- Active: 1948.11–1985.10
- Country: China
- Part of: Jinan Military Region
- Garrison/HQ: Linyi, Shandong
- Engagements: Chinese Civil War, Korean War, Sino-Soviet border conflict

= 46th Corps (People's Republic of China) =

The 46th Army Corps () was a military formation of China's People's Liberation Army existed from 1948 to 1985.

The 46th Corps () was activated on November 15, 1948, under the Regulation of the Redesignations of All Organizations and Units of the Army, issued by the Central Military Commission on 1 November 1948, basing on the 9th Column of the Northeastern Field Army.

As of its formation, the Corps was composed of four divisions: the 136th, 137th, 138th and 159th. The corps was deployed in several major battles during the Chinese Civil War, including the Liaoshen Campaign, Pingjin Campaign(namely the Battle of Tianjin), and the Hengbao Campaign.

From 1949 to 1951 it participated in bandit suppression operations in southern Guangxi.
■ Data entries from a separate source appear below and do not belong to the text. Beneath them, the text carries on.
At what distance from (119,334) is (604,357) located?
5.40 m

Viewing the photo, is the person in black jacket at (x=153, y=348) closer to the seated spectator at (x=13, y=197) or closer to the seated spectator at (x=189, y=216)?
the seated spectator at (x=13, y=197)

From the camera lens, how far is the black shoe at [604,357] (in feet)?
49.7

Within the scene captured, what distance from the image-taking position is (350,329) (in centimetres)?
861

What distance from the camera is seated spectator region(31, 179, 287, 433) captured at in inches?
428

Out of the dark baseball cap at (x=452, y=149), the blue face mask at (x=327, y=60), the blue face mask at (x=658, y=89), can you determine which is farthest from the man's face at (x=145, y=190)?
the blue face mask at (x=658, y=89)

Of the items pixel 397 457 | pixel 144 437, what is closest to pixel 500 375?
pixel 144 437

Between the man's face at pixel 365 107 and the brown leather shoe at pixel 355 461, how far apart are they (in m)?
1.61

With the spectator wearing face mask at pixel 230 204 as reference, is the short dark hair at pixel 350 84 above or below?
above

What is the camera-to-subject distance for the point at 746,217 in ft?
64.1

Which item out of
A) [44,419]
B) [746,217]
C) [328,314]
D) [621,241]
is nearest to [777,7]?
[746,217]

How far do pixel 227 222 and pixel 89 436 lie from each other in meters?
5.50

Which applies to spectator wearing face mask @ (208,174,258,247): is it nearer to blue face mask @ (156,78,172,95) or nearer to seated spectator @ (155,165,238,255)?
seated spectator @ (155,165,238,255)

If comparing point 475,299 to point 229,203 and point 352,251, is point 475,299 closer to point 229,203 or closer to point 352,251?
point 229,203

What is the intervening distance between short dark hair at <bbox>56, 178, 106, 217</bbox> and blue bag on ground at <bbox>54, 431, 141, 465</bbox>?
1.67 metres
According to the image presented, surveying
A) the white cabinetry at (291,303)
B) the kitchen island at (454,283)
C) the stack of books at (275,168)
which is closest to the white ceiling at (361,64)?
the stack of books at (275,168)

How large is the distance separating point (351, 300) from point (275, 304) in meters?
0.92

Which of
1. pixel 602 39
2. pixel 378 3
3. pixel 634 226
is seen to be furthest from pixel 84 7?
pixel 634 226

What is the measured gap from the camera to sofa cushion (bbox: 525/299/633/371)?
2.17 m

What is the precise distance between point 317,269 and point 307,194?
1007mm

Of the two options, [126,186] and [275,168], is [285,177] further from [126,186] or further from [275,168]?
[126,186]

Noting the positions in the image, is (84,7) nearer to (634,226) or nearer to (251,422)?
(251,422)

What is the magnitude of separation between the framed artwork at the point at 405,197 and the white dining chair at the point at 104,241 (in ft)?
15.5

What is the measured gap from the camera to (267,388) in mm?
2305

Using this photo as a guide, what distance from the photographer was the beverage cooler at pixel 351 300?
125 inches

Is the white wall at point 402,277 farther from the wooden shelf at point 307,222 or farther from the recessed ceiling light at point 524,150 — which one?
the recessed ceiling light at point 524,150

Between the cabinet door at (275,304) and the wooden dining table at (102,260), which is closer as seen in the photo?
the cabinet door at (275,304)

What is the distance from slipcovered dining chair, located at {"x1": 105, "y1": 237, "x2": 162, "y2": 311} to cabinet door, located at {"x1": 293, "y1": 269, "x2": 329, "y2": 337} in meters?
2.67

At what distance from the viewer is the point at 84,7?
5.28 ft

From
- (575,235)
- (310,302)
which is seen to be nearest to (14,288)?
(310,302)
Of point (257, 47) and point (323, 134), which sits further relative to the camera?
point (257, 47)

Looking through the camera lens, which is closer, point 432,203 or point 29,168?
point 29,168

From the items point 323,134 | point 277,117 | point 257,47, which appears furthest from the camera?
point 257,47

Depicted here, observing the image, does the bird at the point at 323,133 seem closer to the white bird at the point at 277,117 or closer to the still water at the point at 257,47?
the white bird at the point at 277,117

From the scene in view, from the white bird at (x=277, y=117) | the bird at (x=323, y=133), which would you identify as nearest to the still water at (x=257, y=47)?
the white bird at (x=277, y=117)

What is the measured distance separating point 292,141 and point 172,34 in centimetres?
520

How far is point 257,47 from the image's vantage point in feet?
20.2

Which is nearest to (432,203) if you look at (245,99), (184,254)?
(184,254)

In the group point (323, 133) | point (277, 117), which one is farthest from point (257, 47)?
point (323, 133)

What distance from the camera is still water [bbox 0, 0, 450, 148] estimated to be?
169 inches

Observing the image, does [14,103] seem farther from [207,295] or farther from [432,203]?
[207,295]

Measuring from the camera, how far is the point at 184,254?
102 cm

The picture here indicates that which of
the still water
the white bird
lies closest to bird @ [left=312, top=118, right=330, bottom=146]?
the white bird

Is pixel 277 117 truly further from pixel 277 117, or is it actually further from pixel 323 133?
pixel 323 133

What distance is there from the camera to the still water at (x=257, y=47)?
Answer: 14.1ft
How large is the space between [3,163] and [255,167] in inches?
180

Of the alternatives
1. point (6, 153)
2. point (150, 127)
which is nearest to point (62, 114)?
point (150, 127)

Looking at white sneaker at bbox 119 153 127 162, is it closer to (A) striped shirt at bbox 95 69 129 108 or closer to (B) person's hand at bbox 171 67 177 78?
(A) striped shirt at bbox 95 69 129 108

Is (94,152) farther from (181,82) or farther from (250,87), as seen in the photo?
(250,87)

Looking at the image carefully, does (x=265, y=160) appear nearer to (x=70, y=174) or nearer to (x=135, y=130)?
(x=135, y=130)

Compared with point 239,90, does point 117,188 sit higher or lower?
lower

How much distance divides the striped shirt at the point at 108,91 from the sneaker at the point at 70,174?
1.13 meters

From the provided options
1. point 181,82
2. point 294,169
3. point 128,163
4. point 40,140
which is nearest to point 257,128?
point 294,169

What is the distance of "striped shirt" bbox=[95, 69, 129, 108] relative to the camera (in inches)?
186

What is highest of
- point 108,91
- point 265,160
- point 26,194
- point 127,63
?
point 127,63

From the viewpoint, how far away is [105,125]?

In August 1949, the 159th Division detached from the corps to transfer to Hunan Provincial Military District's control.

From January 1951 to August 1952, the corps was deployed to eastern Guangdong.

In July 1952, 138th detached from the corps to join the 45th Corps; the 133rd Division attached to the corps from the 45th Corps.

From August 1952 to October 1955 the corps was deployed to North Korea as a part of the People's Volunteer Army. The corps HQ was redeployed in Jilin City after it withdrew to China.

On February 4, 1956, Artillery Cadre Regiment, 46th Corps was activated.

In April 1960, the corps was redesignated as the 46th Army Corps (). By then the corps was composed of:
- 133rd Army Division
  - 397th Regiment
  - 398th Regiment
  - 399th Regiment
  - 516th Artillery Regiment
- 136th Army Division
  - 406th Regiment
  - 407th Regiment
  - 408th Regiment
  - 517th Artillery Regiment
- 137th Army Division
  - 409th Regiment
  - 410th Regiment
  - 411th Regiment
  - 518th Artillery Regiment
- 151st Artillery Regiment
- 71st Anti-Aircraft Artillery Regiment

On March 2, 1969, a reconnaissance unit from the 133rd Army Division participated in the first clash in the Zhenbao Island conflict. In August 1969, all number designations were dropped for artillery and anti-aircraft artillery regiments. In December 1969, the 133rd Army Division was redesignated as the 138th Army Division.

In May 1975, the 46th Army Corps exchanged its garrison with the 68th Army Corps. The corps moved to Xuzhou with its three divisions. The 1st and 2nd Garrison Division of Jinan Military Region were put under the corps' control.

In February 1976, the Tank Regiment of 46th Army Corps was activated from the 4th Independent Tank Regiment of Jinan Military Region. By then the corps was composed of:
- 136th Army Division
  - 406th Regiment
  - 407th Regiment
  - 408th Regiment
  - Artillery Regiment
- 137th Army Division
  - 409th Regiment
  - 410th Regiment
  - 411th Regiment
  - Artillery Regiment
- 138th Army Division
  - 412th Regiment
  - 413th Regiment
  - 414th Regiment
  - Artillery Regiment
- 1st Garrison Division of Jinan Military Region
  - 1st Garrison Regiment
  - 2nd Garrison Regiment
  - 3rd Garrison Regiment
- 2nd Garrison Division of Jinan Military Region
  - 4th Garrison Regiment
  - 5th Garrison Regiment
  - 6th Garrison Regiment
- Tank Regiment
- Artillery Regiment
- Anti-Aircraft Artillery Regiment

In 1978, the army corps repositioned to Linyi, Shandong. 1st Garrison Division of Jinan Military Region detached from the corps. 2nd Garrison Division of Jinan Military Region was disbanded.

In December 1982, the 8th Tank Division attached to the corps.

In October 1985, the 46th Army Corps was deactivated:
- The 136th Army Division was reconstituted as the 136th Infantry Division and attached to the 67th Army;
- The 137th Army Division was deactivated and reconstituted as the Artillery Brigade, 26th Army;
- The 138th Army Division was reconstituted as the 138th Infantry Division and attached to the 26th Army;
- The 8th Tank Division joined the 67th Army;
- Tank Regiment, 46th Army Corps was reconstituted as the Tank Regiment, 138th Infantry Division;
- Anti-Aircraft Artillery Regiment, 46th Army Corps was reconstituted as the Anti-Aircraft Artillery Regiment, 138th Infantry Division.